## PASSAGE SHOWN
# How many posts per day



## Desecrated (Jan 11, 2008)

How many posts per day is there on this site? Everytime I leave for an hour or two there's at least 200 new posts.


----------



## Apophis (Jan 11, 2008)

When I leave this board somewhere about midnight and log again next day there is something about 1000-1200 new posts


----------



## yevetz (Jan 11, 2008)

Total Posts: 3,959 (13.78 posts per day) 
Total Thanks: 857 
Thanked: 178


----------



## Apophis (Jan 11, 2008)

Vova....... He was asking about number of posts on this board per day  not number of single member's posts


----------



## playstopause (Jan 11, 2008)

Apophis said:


> Vova....... He was asking about number of posts on this board per day  not number of single member's posts


----------



## Apophis (Jan 11, 2008)

what's so funny???


----------



## Rick (Jan 11, 2008)

Desecrated said:


> How many posts per day is there on this site? Everytime I leave for an hour or two there's at least 200 new posts.



To quote Noodles and Drew:

*"A metric fuckton."*


----------



## Chris (Jan 11, 2008)

About ~2500, give or take. As I post this, it's 7:30 EST (the server's timezone) and there have been 1,914. 

We also hit 800k this month!


----------



## Popsyche (Jan 11, 2008)

Chris said:


> About ~2500, give or take. As I post this, it's 7:30 EST (the server's timezone) and there have been 1,914.
> 
> We also hit 800k this month!



...and half of them are Drew!


----------



## playstopause (Jan 11, 2008)

Apophis said:


> what's so funny???



YOU.




















Kidding. I was laughing at the fact that Yev. posted his own stats. Should have quoted his post.


----------



## Shawn (Jan 12, 2008)

Chris said:


> About ~2500, give or take. As I post this, it's 7:30 EST (the server's timezone) and there have been 1,914.
> 
> We also hit 800k this month!



That's awesome!


----------



## Apophis (Jan 12, 2008)

Great forum  no doubts, so much ALIVE


----------



## Rick (Jan 12, 2008)

Best forum ever.


----------



## yevetz (Jan 12, 2008)

Apophis said:


> Vova....... He was asking about number of posts on this board per day  not number of single member's posts



oh....sorry 



Rick said:


> Best forum ever.



hells yeah


----------

## EXERCISE
In the forum thread about daily post counts, what time zone does the server use?

## DATA SECTION
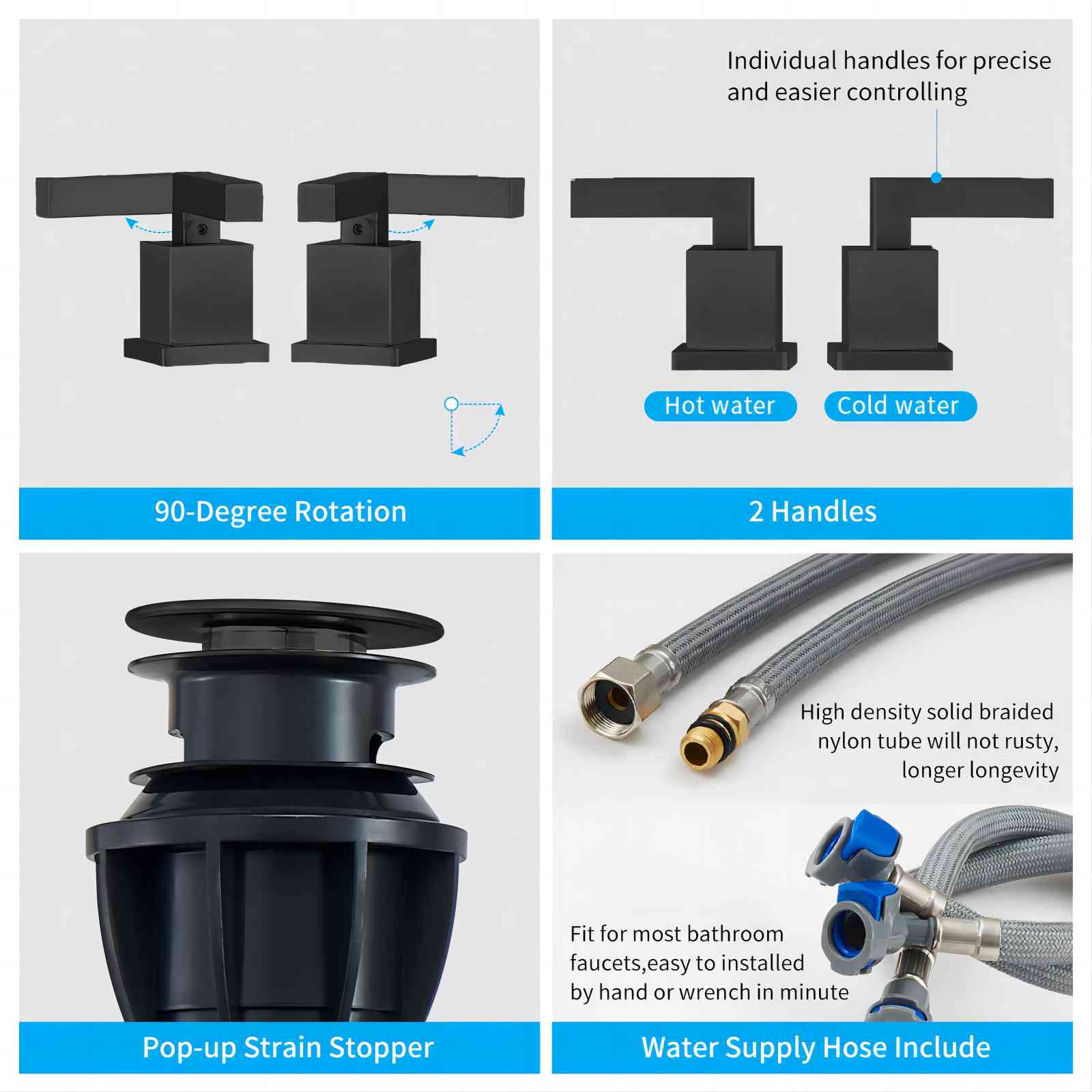 90-Degree Rotation

Individual handles for precise and easier controlling

Hot water

Cold water

2 Handles

Pop-up Strain Stopper

High density solid braided nylon tube will not rusty, longer longevity

Fit for most bathroom faucets,easy to installed by hand or wrench in minute

Water Supply Hose Include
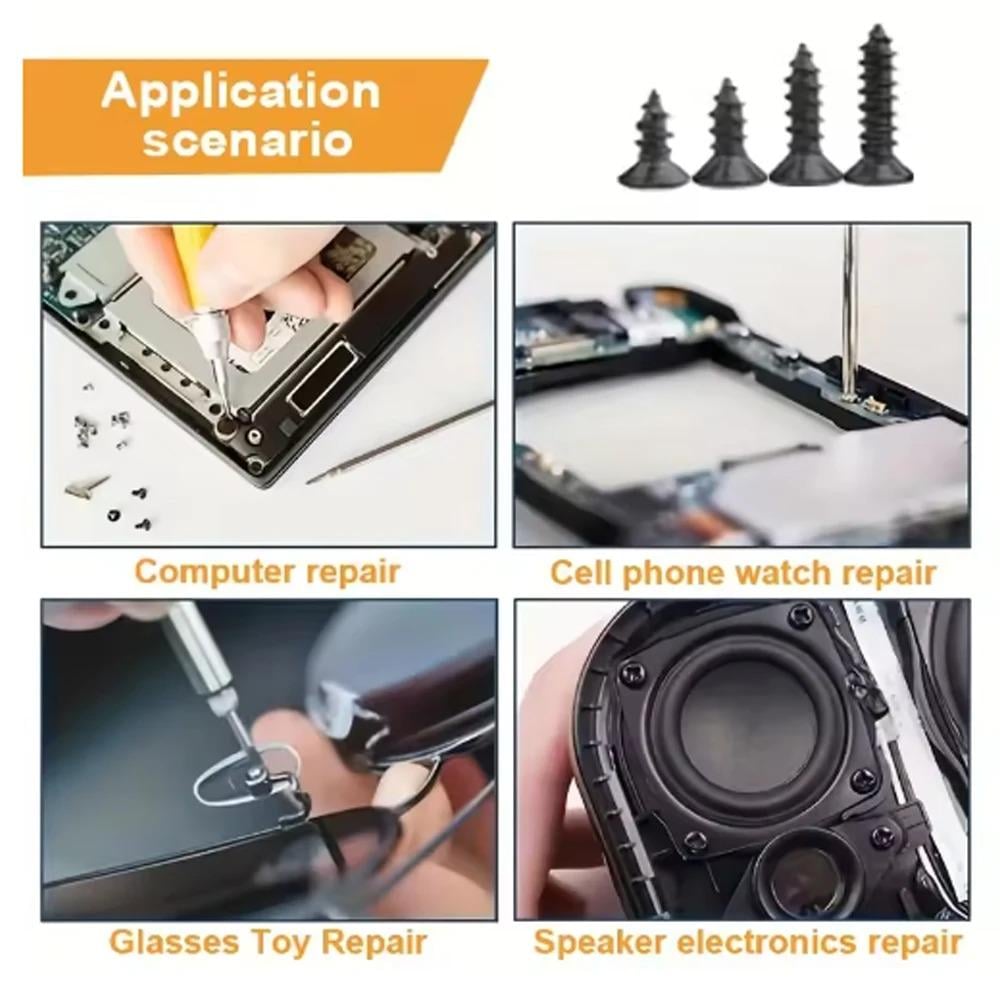 Application scenario

Computer repair

Cell phone watch repair

Glasses Toy Repair

Speaker electronics repair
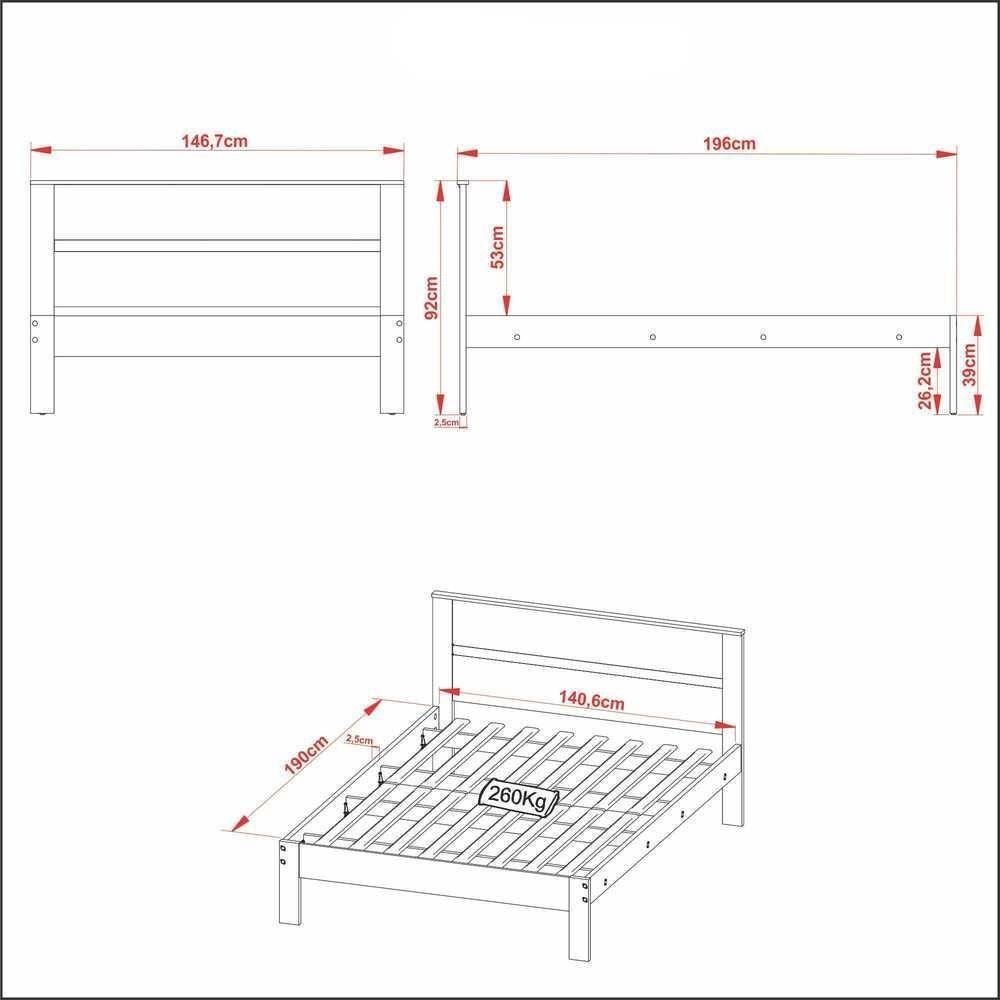 146,7cm

196cm

92cm

53cm

2,5cm

26,2cm

39cm

140,6cm

190cm

2,5cm

260Kg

## EXERCISE SOLUTION
EST